*Contribuíram com a matéria as jornalistas Ludmilla Florencio e Tayna Fiori*
Atual campeão da Libertadores (logo na primeira vez que disputou a competição) e recém bicampeão Paulista (após 21 anos do primeiro título estadual), além de duas vezes campeão da Copa Paulista, o Palmeiras tem colhido frutos desde que retomou a equipe feminina, em 2019. Fortalecendo elenco e investimento a cada temporada, os resultados recentes sugerem que o clube está no caminho certo na modalidade.
Porém, problemas internos desde a remontada volta e meia vêm à tona, e o último de grande relevância – afastamento da dupla de zaga titular em dia de jogo decisivo – deixou marcas e transbordou um copo que vinha enchendo há alguns anos. Após a saída de Agustina e Thais em setembro de 2022, o Dibradoras ouviu inúmeras denúncias de atletas e funcionários que passaram pelo clube desde 2019.
O teor dos relatos revela um possível modus operandi do diretor executivo do Palmeiras, Alberto Simão, além do staff que cuida da modalidade. Contratado por Alexandre Mattos, então diretor de futebol do clube paulista, para cuidar da montagem do departamento em 2019, quando a Conmebol passou a obrigar os clubes masculinos garantidos na Libertadores a criarem uma equipe feminina, as pessoas ouvidas pelo Dibradoras acusam Simão de assédio moral e psicológico – além de abuso de autoridade.

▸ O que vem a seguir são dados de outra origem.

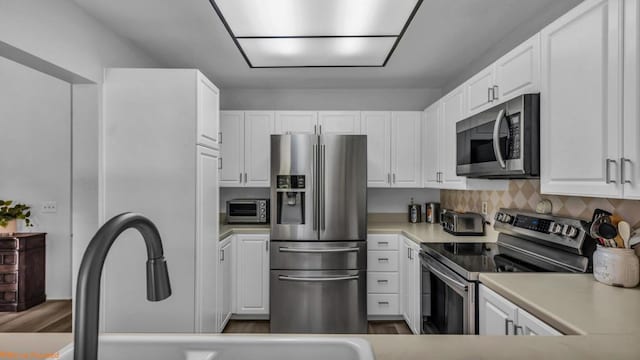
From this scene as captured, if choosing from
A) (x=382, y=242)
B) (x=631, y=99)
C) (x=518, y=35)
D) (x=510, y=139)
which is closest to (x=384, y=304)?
(x=382, y=242)

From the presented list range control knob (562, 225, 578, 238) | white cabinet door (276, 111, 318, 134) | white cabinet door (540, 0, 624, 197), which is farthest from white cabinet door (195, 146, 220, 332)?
range control knob (562, 225, 578, 238)

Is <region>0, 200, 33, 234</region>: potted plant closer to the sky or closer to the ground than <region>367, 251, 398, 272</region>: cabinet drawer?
closer to the sky

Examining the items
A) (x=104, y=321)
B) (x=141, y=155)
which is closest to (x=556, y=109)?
(x=141, y=155)

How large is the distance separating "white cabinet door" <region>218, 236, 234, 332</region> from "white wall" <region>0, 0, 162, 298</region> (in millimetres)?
1062

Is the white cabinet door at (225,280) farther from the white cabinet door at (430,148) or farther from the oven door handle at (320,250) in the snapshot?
the white cabinet door at (430,148)

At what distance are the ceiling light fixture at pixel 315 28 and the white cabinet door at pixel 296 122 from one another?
926 millimetres

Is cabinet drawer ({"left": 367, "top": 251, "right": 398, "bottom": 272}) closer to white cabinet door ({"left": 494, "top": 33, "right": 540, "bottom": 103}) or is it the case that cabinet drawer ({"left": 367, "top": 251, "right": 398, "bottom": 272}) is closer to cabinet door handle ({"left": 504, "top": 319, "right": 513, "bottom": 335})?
white cabinet door ({"left": 494, "top": 33, "right": 540, "bottom": 103})

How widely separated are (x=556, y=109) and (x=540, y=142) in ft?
0.63

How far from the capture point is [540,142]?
184cm

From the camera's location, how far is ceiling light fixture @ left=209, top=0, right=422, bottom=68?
6.56 ft

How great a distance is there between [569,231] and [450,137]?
4.30ft

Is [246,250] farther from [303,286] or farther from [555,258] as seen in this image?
[555,258]

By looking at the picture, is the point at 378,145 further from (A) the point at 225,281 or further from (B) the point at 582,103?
(B) the point at 582,103

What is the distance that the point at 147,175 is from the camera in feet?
8.26
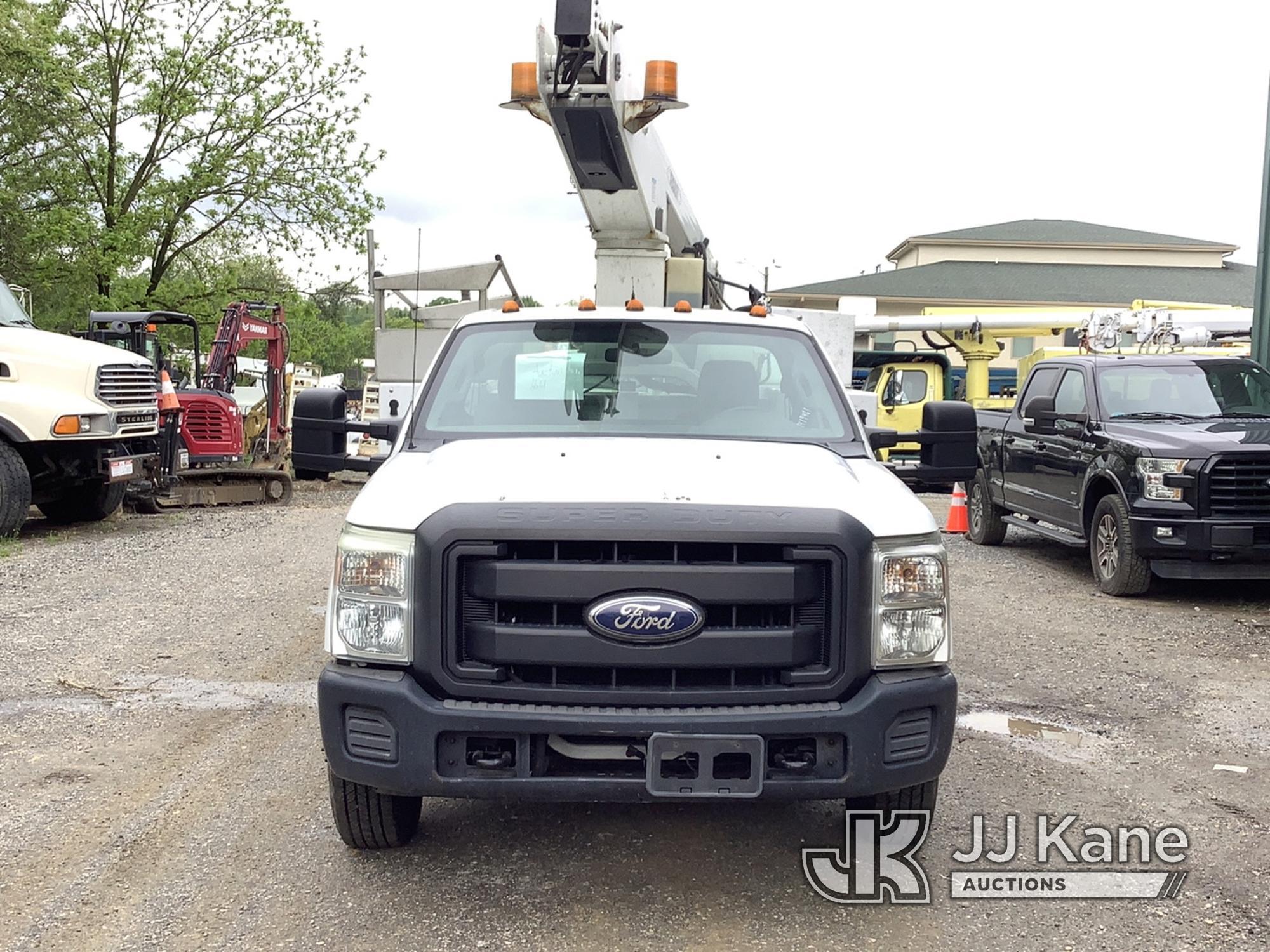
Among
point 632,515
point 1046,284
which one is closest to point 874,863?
point 632,515

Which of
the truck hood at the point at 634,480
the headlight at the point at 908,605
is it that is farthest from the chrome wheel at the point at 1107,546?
the headlight at the point at 908,605

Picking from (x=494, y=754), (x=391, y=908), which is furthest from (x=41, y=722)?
(x=494, y=754)

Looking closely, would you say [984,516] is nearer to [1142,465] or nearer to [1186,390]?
[1186,390]

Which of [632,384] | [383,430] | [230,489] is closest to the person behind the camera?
[632,384]

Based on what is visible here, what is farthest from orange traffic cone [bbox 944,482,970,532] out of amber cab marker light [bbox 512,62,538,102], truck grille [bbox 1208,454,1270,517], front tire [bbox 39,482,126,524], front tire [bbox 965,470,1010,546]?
front tire [bbox 39,482,126,524]

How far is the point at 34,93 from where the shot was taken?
74.5 feet

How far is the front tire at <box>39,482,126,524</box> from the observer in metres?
13.3

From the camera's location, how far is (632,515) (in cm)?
345

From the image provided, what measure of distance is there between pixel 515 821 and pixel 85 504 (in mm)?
10676

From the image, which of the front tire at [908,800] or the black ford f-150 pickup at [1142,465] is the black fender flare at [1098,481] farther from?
the front tire at [908,800]

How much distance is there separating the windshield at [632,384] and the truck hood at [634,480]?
0.27 meters

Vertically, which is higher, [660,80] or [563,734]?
[660,80]

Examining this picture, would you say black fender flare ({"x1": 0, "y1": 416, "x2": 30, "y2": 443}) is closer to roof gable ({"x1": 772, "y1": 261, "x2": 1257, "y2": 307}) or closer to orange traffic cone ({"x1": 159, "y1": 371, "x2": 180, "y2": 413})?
orange traffic cone ({"x1": 159, "y1": 371, "x2": 180, "y2": 413})

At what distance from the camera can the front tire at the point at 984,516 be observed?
12172mm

“O tempo que eu fiquei lá eu não desejo para ninguém”, “é um cara que não gosta de democracia”, “eu não renovaria, não tinha mentalidade para continuar”, “é um clube com nome muito forte, mas quem trabalha ali são pessoas sujas”, “ele simplesmente manipula tudo”, “estando ali dentro você aceita situações de manipulação, ele tem sempre resposta para tudo, mas tem um momento que você para de aceitar”.

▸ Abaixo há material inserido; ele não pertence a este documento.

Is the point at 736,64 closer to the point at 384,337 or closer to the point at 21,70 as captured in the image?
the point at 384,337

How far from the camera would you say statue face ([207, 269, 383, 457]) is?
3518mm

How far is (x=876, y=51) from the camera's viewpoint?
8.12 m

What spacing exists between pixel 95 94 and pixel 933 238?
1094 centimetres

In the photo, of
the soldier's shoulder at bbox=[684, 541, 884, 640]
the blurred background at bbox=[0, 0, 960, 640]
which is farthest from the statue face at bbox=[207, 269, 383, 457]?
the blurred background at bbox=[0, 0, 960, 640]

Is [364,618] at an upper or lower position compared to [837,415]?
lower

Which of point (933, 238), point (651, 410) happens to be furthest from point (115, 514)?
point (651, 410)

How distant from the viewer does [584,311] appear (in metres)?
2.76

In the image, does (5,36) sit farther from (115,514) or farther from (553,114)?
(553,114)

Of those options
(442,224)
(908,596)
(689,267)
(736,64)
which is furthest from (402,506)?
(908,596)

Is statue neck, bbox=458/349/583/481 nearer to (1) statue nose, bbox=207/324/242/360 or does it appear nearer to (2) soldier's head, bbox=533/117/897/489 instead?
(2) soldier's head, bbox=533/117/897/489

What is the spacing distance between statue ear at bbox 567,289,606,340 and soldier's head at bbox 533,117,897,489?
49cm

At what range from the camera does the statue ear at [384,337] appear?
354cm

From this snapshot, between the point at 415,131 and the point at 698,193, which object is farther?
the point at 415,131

Para entender a razão de todas essas frases ditas por pessoas que trabalharam com o diretor, é preciso voltar lá em 2019. O primeiro imbróglio a partir da criação do time aconteceu com a técnica Ana Lúcia, convidada por Cícero Souza (gerente de futebol) para encabeçar a retomada do time feminino no clube.
“No meu primeiro encontro com o Alberto ele falou que só conhecia a Marta, que não sabia mais nada de futebol feminino”, conta a ex-treinadora.
O início do projeto
Acompanhada da supervisora Renata Pelegatti, Ana Lúcia Gonçalves chegou ao Palmeiras com autonomia e liberdade para montar o projeto, incluindo a escolha da cidade-sede, Vinhedo, muito por conta de sua experiência neste tipo de trabalho (tendo passado por Audax e Ponte Preta, por exemplo). Não demorou muito para surgir a primeira divergência com Alberto Simão, que nunca antes havia tido experiência com a modalidade.
“Eu que contratei todo mundo. O Alberto só falava por telefone e eu e a Renata correndo atrás de moradia, alimentação. Ele viu algumas coisas pela internet, chegou a ligar num lugar que foi motel, sem estrutura alguma, não tinha nem restaurante, e fechou esse lugar. Aí eu falei para ele: ‘Se você colocar as meninas lá eu me desligo imediatamente’, ele disse que eu não faria aquilo. Na mesma época deu o incêndio do Ninho do Urubu (no Rio de Janeiro) e no mesmo momento eu liguei para o Cícero (Souza, gerente de futebol)”, explica Ana.
“Isso foi em fevereiro, o Alberto voltou para Belo Horizonte e só retornou no final de outubro. Tudo o que tinha de material lá era meu. Eu acertei com o Cícero as condições de trabalho do pessoal, até que o Alberto ligou para todo mundo da comissão e diminuiu o valor que eu tinha acertado e me disse que precisava diminuir por conta do orçamento. Isso me deixou muito decepcionada. O pessoal da minha comissão era tudo doutor, fisiologista, preparador físico, fisioterapeuta, fazíamos reuniões toda segunda. O Alberto passou a ser cobrado por GPS, plataforma de salto, exames que o médico solicitava, e ele não liberava nada. Até que na nossa terceira reunião ele parou de ir”, completa.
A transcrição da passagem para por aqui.